___ Page ___

Re: hdfs lease issues on flink retry

Matthias Pohl Thu, 26 Aug 2021 09:15:08 -0700

I see - I should have checked my mailbox before answering. I received the
email and was able to login.


On Thu, Aug 26, 2021 at 6:12 PM Matthias Pohl <matth...@ververica.com>
wrote:

> The link doesn't work, i.e. I'm redirected to a login page. It would be
> also good to include the Flink logs and make them accessible for everyone.
> This way others could share their perspective as well...
>
> On Thu, Aug 26, 2021 at 5:40 PM Shah, Siddharth [Engineering] <
> siddharth.x.s...@gs.com> wrote:
>
>> Hi Matthias,
>>
>>
>>
>> Thank you for responding and taking time to look at the issue.
>>
>>
>>
>> Uploaded the yarn lags here:
>> https://lockbox.gs.com/lockbox/folders/963b0f29-85ad-4580-b420-8c66d9c07a84/
>> and have also requested read permissions for you. Please let us know if
>> you’re not able to see the files.
>>
>>
>>
>>
>>
>> *From:* Matthias Pohl <matth...@ververica.com>
>> *Sent:* Thursday, August 26, 2021 9:47 AM
>> *To:* Shah, Siddharth [Engineering] <siddharth.x.s...@ny.email.gs.com>
>> *Cc:* user@flink.apache.org; Hailu, Andreas [Engineering] <
>> andreas.ha...@ny.email.gs.com>
>> *Subject:* Re: hdfs lease issues on flink retry
>>
>>
>>
>> Hi Siddharth,
>>
>> thanks for reaching out to the community. This might be a bug. Could you
>> share your Flink and YARN logs? This way we could get a better
>> understanding of what's going on.
>>
>>
>>
>> Best,
>> Matthias
>>
>>
>>
>> On Tue, Aug 24, 2021 at 10:19 PM Shah, Siddharth [Engineering] <
>> siddharth.x.s...@gs.com> wrote:
>>
>> Hi  Team,
>>
>>
>>
>> We are seeing transient failures in the jobs mostly requiring higher
>> resources and using flink RestartStrategies
>> <https://urldefense.proofpoint.com/v2/url?u=https-3A__ci.apache.org_projects_flink_flink-2Ddocs-2Drelease-2D1.13_docs_dev_execution_task-5Ffailure-5Frecovery_-23fixed-2Ddelay-2Drestart-2Dstrategy&d=DwMFaQ&c=7563p3e2zaQw0AB1wrFVgyagb2IE5rTZOYPxLxfZlX4&r=eLqB-T65EFJVVpR6QlSfRHIga7DPK3o8yJvw_OhnMvk&m=qIClgDVq00Jp0qluJfWV-aGM7Sg7tAnr_I2yy4TtNaM&s=wL6-8B4mnGofyRWetXrTSw9FBSV-XTDnoHsPtzU7h7c&e=>
>> [1]. Upon checking the yarn logs we have observed hdfs lease issues when
>> flink retry happens. The job originally fails for the first try with 
>> PartitionNotFoundException
>> or NoResourceAvailableException., but on retry it seems form the yarn logs
>> is that the lease for the temp sink directory is not yet released by the
>> node from previous try.

___

◆ **Objectives**
(a) Retype the entries starting at the line that contains "Is point 314,33" and running through the last line of the entries, including both ends.
(b) Write the next part of the email thread about HDFS lease issues on Flink retry, picking up after its last sentence.
The mailing-list thread above has nothing to do with the entries that follow it.

___ Exercise materials ___

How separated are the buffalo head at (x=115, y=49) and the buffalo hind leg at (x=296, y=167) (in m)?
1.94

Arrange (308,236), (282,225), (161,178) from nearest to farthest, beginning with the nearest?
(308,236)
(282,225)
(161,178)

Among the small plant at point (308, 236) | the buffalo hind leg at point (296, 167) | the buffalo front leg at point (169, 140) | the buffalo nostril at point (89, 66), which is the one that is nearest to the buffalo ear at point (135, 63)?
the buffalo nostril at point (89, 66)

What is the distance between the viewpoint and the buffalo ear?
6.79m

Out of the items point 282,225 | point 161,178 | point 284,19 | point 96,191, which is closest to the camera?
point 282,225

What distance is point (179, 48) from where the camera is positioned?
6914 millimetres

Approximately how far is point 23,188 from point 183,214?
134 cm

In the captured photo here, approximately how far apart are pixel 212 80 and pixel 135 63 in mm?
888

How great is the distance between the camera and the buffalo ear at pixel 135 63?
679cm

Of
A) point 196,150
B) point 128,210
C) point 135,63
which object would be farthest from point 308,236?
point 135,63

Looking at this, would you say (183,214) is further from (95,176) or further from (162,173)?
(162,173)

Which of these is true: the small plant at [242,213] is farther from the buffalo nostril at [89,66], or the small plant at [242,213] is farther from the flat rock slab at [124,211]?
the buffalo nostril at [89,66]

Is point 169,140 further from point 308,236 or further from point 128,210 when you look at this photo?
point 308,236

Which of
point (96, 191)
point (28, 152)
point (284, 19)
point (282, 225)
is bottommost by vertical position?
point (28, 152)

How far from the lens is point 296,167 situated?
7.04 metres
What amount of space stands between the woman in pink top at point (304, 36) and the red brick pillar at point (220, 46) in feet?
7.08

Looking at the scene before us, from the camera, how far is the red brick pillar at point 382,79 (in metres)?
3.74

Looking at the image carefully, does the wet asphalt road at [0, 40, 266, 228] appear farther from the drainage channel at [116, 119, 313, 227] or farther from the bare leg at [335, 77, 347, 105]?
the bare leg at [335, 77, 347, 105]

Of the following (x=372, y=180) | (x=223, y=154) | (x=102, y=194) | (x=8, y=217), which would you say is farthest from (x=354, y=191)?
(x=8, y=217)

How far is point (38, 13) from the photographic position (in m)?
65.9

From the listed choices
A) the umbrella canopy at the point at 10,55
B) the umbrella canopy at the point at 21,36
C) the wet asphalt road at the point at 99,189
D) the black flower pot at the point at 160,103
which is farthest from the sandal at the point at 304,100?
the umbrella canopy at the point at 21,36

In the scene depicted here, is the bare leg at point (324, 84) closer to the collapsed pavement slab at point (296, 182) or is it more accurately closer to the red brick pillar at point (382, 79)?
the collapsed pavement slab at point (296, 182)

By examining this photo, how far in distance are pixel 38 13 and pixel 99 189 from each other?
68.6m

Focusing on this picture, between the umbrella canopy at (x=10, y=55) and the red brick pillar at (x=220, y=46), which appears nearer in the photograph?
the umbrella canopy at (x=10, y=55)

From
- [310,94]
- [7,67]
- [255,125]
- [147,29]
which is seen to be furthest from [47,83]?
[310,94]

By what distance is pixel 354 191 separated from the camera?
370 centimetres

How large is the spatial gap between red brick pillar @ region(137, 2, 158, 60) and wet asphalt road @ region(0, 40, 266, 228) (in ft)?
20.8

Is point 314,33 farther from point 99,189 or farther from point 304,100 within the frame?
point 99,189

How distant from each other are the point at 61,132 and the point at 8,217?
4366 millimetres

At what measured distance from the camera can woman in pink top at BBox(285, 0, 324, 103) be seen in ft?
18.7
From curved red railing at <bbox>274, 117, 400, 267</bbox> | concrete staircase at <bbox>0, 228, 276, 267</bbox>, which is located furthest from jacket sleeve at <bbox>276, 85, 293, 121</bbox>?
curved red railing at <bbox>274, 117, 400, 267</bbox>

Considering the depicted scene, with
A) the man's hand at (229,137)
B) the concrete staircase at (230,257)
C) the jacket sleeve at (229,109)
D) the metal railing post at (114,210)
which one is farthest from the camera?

___

◆ **Task answers**
(a)
Is point 314,33 farther from point 99,189 or farther from point 304,100 within the frame?
point 99,189

How distant from each other are the point at 61,132 and the point at 8,217?
4366 millimetres

At what measured distance from the camera can woman in pink top at BBox(285, 0, 324, 103) be seen in ft?
18.7
From curved red railing at <bbox>274, 117, 400, 267</bbox> | concrete staircase at <bbox>0, 228, 276, 267</bbox>, which is located furthest from jacket sleeve at <bbox>276, 85, 293, 121</bbox>?
curved red railing at <bbox>274, 117, 400, 267</bbox>

Considering the depicted scene, with
A) the man's hand at (229,137)
B) the concrete staircase at (230,257)
C) the jacket sleeve at (229,109)
D) the metal railing post at (114,210)
which one is farthest from the camera?

(b)
>>
>>
>>
>> Initial Failure log message:
>>
>>
>>
>> org.apache.flink.runtime.jobmanager.scheduler.NoResourceAvailableException:
>> Could not allocate enough slots to run the job. Please make sure that the
>> cluster has enough resources.
>>
>>         at
>> org.apache.flink.runtime.executiongraph.Execution.lambda$scheduleForExecution$0(Execution.java:461)
>>
>>         at
>> java.util.concurrent.CompletableFuture.uniWhenComplete(CompletableFuture.java:760)
>>
>>         at
>> java.util.concurrent.CompletableFuture$UniWhenComplete.tryFire(CompletableFuture.java:736)
>>
>>         at
>> java.util.concurrent.CompletableFuture.postComplete(CompletableFuture.java:474)
>>
>>         at
>> java.util.concurrent.CompletableFuture.completeExceptionally(CompletableFuture.java:1977)
>>
>>         at
>> org.apache.flink.runtime.jobmaster.slotpool.SchedulerImpl.lambda$internalAllocateSlot$0(SchedulerImpl.java:190)
>>
>>         at
>> java.util.concurrent.CompletableFuture.uniWhenComplete(CompletableFuture.java:760)
>>
>>         at
>> java.util.concurrent.CompletableFuture$UniWhenComplete.tryFire(CompletableFuture.java:736)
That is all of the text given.